RICHIESTE E RIFIUTI – Non mancano le curiosità, come la lite con Boniperti al momento della firma del contratto: «Aveva l’usanza di arrivare a Villar Perosa, nel ritiro della squadra, con le cifre già scritte sul contratto. Aveva già deciso tutto, poteva mandarceli per posta. Lui divideva i giocatori in tre fasce. Discutere poco, firmare molto. Quell’anno io, Tardelli e Gentile chiedemmo un aumento. Avevamo appena vinto un mondiale, volevamo quindici milioni in più, settemila euro, mica la luna. Ci irrigidimmo ma alla società non fecero una piega. I primi mesi, dopo questa vicenda in cui fummo anche additati come avidi, furono duri. Una mattina Agnelli mi telefonò e mi disse “Paolo, è vero che ha qualche problema con Boniperti? Non si preoccupi tutto si risolverà”. Faceva sempre così, io non gli ho mai sentito mutare il tono di voce e tantomeno l’ho visto alterato». Poi quella sul rifiuto al Napoli: «La Juventus non voleva riprendermi ma non voleva neanche che le sue concorrenti mi ingaggiassero. E allora la Juve sapeva fare il vuoto, nel mercato. Si fece avanti il Napoli e io parlai con Ferlaino. Gli dissi che non volevo fare la bandierina ma che il mio trasferimento aveva un senso solo se si fosse allestita una squadra per vincere il campionato. Il discorso finì lì. Mi prese il Perugia con il geniale presidente D’Attoma che si inventò una formula particolare di prestito. Per sostenere quell’impegno arrivò in serie A il primo sponsor, il pastificio Ponte. La farà sorridere ma pensi che io avevo un contratto pubblicitario firmato con un concorrente nel settore, la Polenghi Lombardo, per cui giocai le prime tre partite del campionato senza lo sponsor. Poi le due società si misero d’accordo. Così ha preso forma l’era degli sponsor del calcio italiano».

GRANDI IMPRESE – Nella settimana in cui si celebra il successo del Leicester in Premier League, Rossi ricorda le gesta del Lanerossi Vicenza, che arrivò secondo in campionato dietro la Juventus: «Noi eravamo persino più piccoli.
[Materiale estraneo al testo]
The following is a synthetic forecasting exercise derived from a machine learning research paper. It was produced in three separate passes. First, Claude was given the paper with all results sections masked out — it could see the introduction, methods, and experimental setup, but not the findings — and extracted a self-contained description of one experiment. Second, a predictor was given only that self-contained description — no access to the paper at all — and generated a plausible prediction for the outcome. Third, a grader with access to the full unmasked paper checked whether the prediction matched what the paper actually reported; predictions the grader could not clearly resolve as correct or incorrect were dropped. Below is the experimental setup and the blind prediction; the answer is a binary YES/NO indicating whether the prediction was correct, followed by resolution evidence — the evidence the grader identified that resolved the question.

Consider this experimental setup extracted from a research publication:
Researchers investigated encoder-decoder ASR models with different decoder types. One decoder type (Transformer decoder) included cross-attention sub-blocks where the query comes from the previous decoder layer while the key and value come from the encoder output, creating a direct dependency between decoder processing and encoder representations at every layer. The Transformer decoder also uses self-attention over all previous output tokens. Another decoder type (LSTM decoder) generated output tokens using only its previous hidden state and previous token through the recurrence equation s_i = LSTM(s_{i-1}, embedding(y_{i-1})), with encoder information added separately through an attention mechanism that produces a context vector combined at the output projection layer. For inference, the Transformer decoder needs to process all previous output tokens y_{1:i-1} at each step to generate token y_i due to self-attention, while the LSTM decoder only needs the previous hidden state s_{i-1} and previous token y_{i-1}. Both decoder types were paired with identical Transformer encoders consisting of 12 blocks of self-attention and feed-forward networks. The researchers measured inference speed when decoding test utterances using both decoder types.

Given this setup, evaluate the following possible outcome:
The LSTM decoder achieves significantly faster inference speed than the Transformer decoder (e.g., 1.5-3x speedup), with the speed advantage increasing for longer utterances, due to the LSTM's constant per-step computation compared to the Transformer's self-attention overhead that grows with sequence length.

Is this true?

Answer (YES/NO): NO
Ma eravamo uno strano miscuglio di talenti, giocatori a fine carriera, calciatori medi. Ma, come succede raramente, quel miscuglio produsse una bibita meravigliosa. Merito di Fabbri e di tutti noi. Io sono felice di quello che ha fatto il Leicester. Ha dimostrato che al calcio non contano solo i soldi. Questa storia inglese restituisce fiducia, motivazione e poesia a tutto il calcio mondiale. Si può essere piccoli e vincere. Ottima lezione».